■ Text provided ■
:::

By Michael McCarthy
Looking back across 2023 I see that I have written here about snowdrops, chalkstreams, hedgehogs, dormice, butterfly transects and swifts, among quite a lot else; so now I am going to list some of the other wildlife highlights of my Dorset year, which for one reason or another I did not mention.
Butterfly experts thought the summer drought of 2022 might have a bad knock-on effect on lepidoptera this year; in the event, despite the washout July and August, 2023 was surprisingly good for butterflies, and the abundance of autumn red admirals in particular was remarkable. But my insect highlight of the year was not a butterfly, but a dragonfly. In April my wife Jo realised a long-term wish and had a pond installed in the garden; and we sat back to see what would happen. After a week the pond skaters appeared, those small insects which appear to row across the surface film; God knows where they came from. That was interesting enough, but after a month, there was a true delight: a male broad-bodied chaser dragonfly came and took up residence. This is a common species, but I never fail to be thrilled by the iridescent pale blue of the body (to be precise, of the abdomen) seen to such advantage here in the lovely photo by Robin Mills, which Robin took at the pond in his own garden in the village. We felt blessed; we felt we had a distinguished visitor.
With wild flowers, there were two highlights for me. One was to discover the orchid meadows by the sea, shown to us by our friend Anthony, who holds many of the Dorset countryside’s secrets (he showed us the ruined chapel deep in the woods near Abbotsbury, which some readers may know.) The orchid meadows are fields of grassland above a well-known beach, bypassed by most visitors other than dog walkers; but get right into them in June and you find that they are filled with pyramidal orchids, and clumps of bee orchids, and there are even groups of that loveliest of flowers, the greater butterfly orchid. They were fabulous.
The other floral highlight was something which just blew in, that is, it appeared in the garden of its own accord. There were several such species, in fact, including that pretty pink end-of-summer flower, soapwort; but the real highlight among the unexpected visitors was a dandelion-relative with a charming and distinctive deep orange colour, and an equally charming name: fox-and-cubs. It grew from a crack in the path and I could scarcely believe my eyes. I fervently hope I will see fox-and-cubs again.

:::

■ Instructions ■
- a) In the text on Dorset wildlife highlights, which dragonfly took up residence at the new garden pond?
- b) Resume the text on Dorset wildlife highlights after its final sentence.

■ Stored data entries ■
:::

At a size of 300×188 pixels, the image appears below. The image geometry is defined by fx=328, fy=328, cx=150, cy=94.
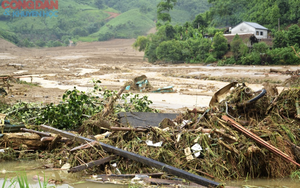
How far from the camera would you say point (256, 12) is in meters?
54.5

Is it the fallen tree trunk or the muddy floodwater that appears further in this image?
the fallen tree trunk

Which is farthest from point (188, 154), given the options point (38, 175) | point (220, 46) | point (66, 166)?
point (220, 46)

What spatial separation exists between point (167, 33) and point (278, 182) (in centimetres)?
4762

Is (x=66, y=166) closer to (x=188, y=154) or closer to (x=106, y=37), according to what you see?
(x=188, y=154)

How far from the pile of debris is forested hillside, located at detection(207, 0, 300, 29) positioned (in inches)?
1906

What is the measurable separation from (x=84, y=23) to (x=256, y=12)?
61174mm

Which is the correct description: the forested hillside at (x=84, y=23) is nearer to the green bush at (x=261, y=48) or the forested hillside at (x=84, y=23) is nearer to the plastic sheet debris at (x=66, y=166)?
the green bush at (x=261, y=48)

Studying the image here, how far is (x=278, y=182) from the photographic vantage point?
15.1 ft

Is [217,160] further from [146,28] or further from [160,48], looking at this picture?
[146,28]

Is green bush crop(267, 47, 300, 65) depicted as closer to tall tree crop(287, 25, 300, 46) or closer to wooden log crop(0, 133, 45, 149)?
tall tree crop(287, 25, 300, 46)

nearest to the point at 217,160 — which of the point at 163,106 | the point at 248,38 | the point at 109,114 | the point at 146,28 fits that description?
the point at 109,114

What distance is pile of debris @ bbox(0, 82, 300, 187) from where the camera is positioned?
463 centimetres

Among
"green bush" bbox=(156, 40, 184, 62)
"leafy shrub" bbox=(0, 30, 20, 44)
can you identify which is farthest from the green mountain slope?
"green bush" bbox=(156, 40, 184, 62)

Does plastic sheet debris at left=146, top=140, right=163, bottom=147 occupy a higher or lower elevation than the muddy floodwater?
higher
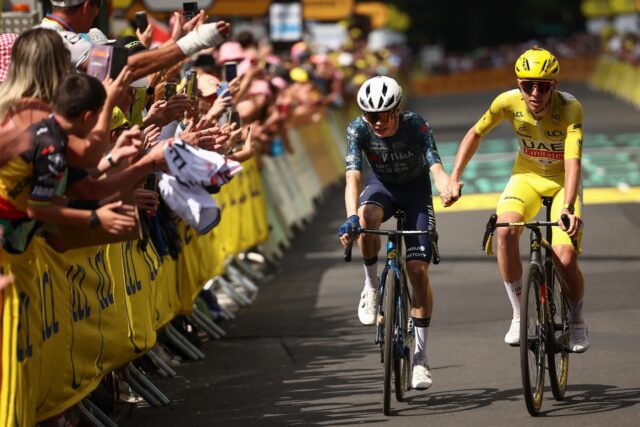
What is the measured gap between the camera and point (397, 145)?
33.9ft

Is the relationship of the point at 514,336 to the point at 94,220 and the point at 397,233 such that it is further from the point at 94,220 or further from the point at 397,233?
the point at 94,220

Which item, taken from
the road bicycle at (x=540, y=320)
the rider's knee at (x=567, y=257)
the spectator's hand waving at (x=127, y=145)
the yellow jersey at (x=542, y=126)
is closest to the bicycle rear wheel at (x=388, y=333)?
the road bicycle at (x=540, y=320)

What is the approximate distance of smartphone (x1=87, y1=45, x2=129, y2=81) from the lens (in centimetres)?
820

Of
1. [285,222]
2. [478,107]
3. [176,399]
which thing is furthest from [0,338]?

:::

■ Solved problems ■
- a) A male broad-bodied chaser.

- b)
Finally, two encounters with birds gave me particular pleasure, one being a group evening walk on Brownsea Island in early June to look and listen for nightjars. On the heath in the island’s centre we waited and as dusk fell, the long churring calls began and we saw a couple of distant birds, so a few people—including me—began to wave white handkerchiefs. This is meant to be an infallible nightjar-attractor, as in the half-light the hankies resemble the white patches on the wings of the bird and they will come and investigate. And so they did. One came and swooped silently around us in the gloaming, silhouetted on its hawk-like wings against the glowing sky; and then another; then another. That was magical.
The other encounter, and for me the highlight of the whole year, brief though it was, happened in the Frome valley below Moreton where I was fishing with my son on Saturday May 13, a sublime spring day with the hawthorn in flower and the cow parsley high in the verges. At ten past eight in the evening Seb came running towards the car where I was taking a break, shouting at me to come and listen and I did, and over the watermeadows floated the most wonderful mellifluous sound, the most musical sound in all of nature, those two notes, the descending minor third—it was a cuckoo! So common a spring sound once and so rare now, with the bird having declined by nearly 80 per cent in England, and certainly, hardly ever heard around the village. It was the first I have heard myself since before the pandemic, for at least three years, and I was moved almost to tears. Two notes, that’s all; but it seemed for that brief moment as if the whole of the worth of the natural world was in them.